▸ **STATED PROBLEM A**:
From the team-balancing post, transcribe the passage starting with "int nextTeam = 0;" and going on through "for(Player p:t.players)".
▸ **STATED PROBLEM B**:
In the team-balancing post, what difference in team size does the writer accept?

▸ **SOURCE DOCUMENT**:
- - - -

Now I want to put the players to the teams so that teams mostly got the same size (+-1 difference is ok) and the sums of the skills should be as close at possible.

My current solution is a simple voting algorithm (teams vote players in circle, an take the next best player):

public class Teamgenerator {
    public void calcTeams(){
        List<Team> teams = new ArrayList<>();
        teams.add(new Team("Team 1"));
        teams.add(new Team("Team 2"));

        List<Player> players = new ArrayList<>();
        players.add(new Player("Player 1",25));
        players.add(new Player("Player 2",50));
        players.add(new Player("Player 3",50));
        players.add(new Player("Player 4",75));

        int nextTeam = 0;
        while (players.size() > 0) {
            int bestPlayer = findBestPlayerIndex(players);
            teams.get(nextTeam).players.add(players.get(bestPlayer));
            players.remove(bestPlayer);

            if (nextTeam < teams.size() - 1) nextTeam++;
            else nextTeam = 0;
        }

        for(Team t:teams){
            System.out.println(t.getName()+":");
            for(Player p:t.players)

- - - -

▸ **PROVIDED DATA**:
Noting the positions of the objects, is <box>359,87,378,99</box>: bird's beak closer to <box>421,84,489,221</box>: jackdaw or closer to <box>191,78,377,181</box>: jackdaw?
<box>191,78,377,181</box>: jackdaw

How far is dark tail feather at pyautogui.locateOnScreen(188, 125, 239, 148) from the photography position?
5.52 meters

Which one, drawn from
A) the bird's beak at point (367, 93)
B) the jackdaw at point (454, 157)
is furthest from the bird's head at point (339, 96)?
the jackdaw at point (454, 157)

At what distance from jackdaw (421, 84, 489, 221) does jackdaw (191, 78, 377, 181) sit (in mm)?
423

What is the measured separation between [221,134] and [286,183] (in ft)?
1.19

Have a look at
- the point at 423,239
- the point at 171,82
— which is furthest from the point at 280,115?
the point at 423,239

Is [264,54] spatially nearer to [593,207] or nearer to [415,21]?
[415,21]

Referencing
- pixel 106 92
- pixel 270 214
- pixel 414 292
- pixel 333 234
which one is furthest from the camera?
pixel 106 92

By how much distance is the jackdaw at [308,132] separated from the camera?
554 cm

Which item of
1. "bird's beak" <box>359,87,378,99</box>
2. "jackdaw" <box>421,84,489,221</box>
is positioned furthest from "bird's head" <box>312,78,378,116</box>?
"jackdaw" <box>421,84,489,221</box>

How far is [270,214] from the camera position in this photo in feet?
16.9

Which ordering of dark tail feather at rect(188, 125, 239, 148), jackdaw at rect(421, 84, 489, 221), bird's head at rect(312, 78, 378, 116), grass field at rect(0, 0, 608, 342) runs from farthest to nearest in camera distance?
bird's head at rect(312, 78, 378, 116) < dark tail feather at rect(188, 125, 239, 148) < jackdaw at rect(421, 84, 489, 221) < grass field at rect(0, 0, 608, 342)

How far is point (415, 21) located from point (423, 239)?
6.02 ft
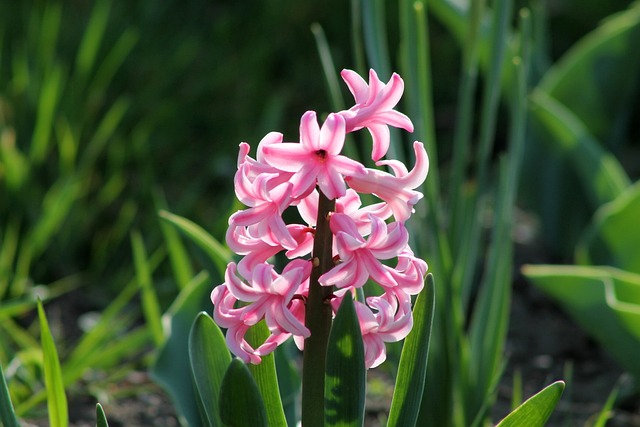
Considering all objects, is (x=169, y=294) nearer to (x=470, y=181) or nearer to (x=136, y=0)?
(x=470, y=181)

- - - -

▸ **CORRECT RESULT A**:
int nextTeam = 0;
        while (players.size() > 0) {
            int bestPlayer = findBestPlayerIndex(players);
            teams.get(nextTeam).players.add(players.get(bestPlayer));
            players.remove(bestPlayer);

            if (nextTeam < teams.size() - 1) nextTeam++;
            else nextTeam = 0;
        }

        for(Team t:teams){
            System.out.println(t.getName()+":");
            for(Player p:t.players)

▸ **CORRECT RESULT B**:
A difference of plus or minus one (+-1).